Juliette R. n’est pas tout à fait l’histoire d’une vie. C’est un peu l’histoire d’une femme : Juliette R., tondue face à la mer en 1945. C’est aussi l’histoire du silence qui l’immerge des décennies encore après la tonte. Juliette R., c’est l’histoire d’un oubli. L’histoire d’une Histoire dont on cultive l’oubli. Ressurgissant parfois, au détour d’une dispute familiale, d’une rumeur entendue il y a longtemps, à voix basse – d’ailleurs l’a-t-on vraiment entendue ? Nous voulions chercher les résonances de ce silence, chercher l’histoire. Pour nous, pour les autres, pour la suite. La chercher comme on mène une enquête. En croisant les faits, les preuves, les doutes, en les éclatant pour mieux les retrouver.

Il y avait aussi l’envie de faire parler tous ceux qui ont entouré ce silence. Tous ceux que nous avons pu croiser pendant notre enquête. Ceux à qui l’on a raconté ces journées de libération, ceux qui les ont vécues, ceux qui les ont écrites, ceux qui ont traqué ce silence, les chercheurs comme Brossat ou Virgili. La méthode du documentaire, fragmentaire et séquentielle, a fini par s’imposer à nous. L’idée n’était pas de traquer la vérité ni de la restituer de manière brute. Le documentaire nous intéressait en ce qu’il superpose différentes couches des vérités de chacun, en laissant le spectateur faire sa propre cuisine. C’est cette notion du documentaire que nous avons donc essayée d’exploiter. Elle permettait aussi de chercher l’histoire intime de chacun. De travailler sur ce qui dérange dans les silences de l’Histoire, à différentes échelles générationnelles. De chercher les minuscules fissures qu’a pu creuser en nous ce silence. Qu’est-ce qui nous dérange aujourd’hui encore ? Qu’est-ce qui dérange une petite fille de tondue ? Qu’est-ce qui dérange dans ces photos de femmes exhibées nues et le crane rasé ? Pourquoi est-ce toujours si difficile d’en parler soixante ans après ? Quelle place peut prendre notre récit au cœur de ce silence ? Comment rendre compte de cet état d’oubli consensuel ?
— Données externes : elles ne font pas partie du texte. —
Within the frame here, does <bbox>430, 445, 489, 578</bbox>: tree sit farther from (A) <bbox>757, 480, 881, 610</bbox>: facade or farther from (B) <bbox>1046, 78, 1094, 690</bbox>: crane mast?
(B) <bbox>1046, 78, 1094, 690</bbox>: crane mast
Il y avait aussi ce lien avec Roméo et Juliette que nous ne pouvions pas nier. Beaucoup de femmes ont été tondues à la Libération pour crime d’adultère avec l’ennemi, ce qu’on appelait alors « collaboration horizontale ». Mais bien souvent, la question se pose, comme dans Roméo et Juliette, du simple crime d’amour. Juliette R. a quasiment le même âge que Juliette Capulet quand elle tombe amoureuse d’un soldat allemand. L’idée n’était pas de parachuter Juliette R. dans la tragédie shakespearienne, mais plutôt de s’inspirer de certains passages de la pièce, quand la vérité fictionnelle de Shakespeare semble s’entrecouper avec la notre. Notre volonté était de se servir de cette rencontre comme d’échappées oniriques, afin de mieux saisir poétiquement ce qu’il pouvait se passer aux tréfonds des silences de Juliette R.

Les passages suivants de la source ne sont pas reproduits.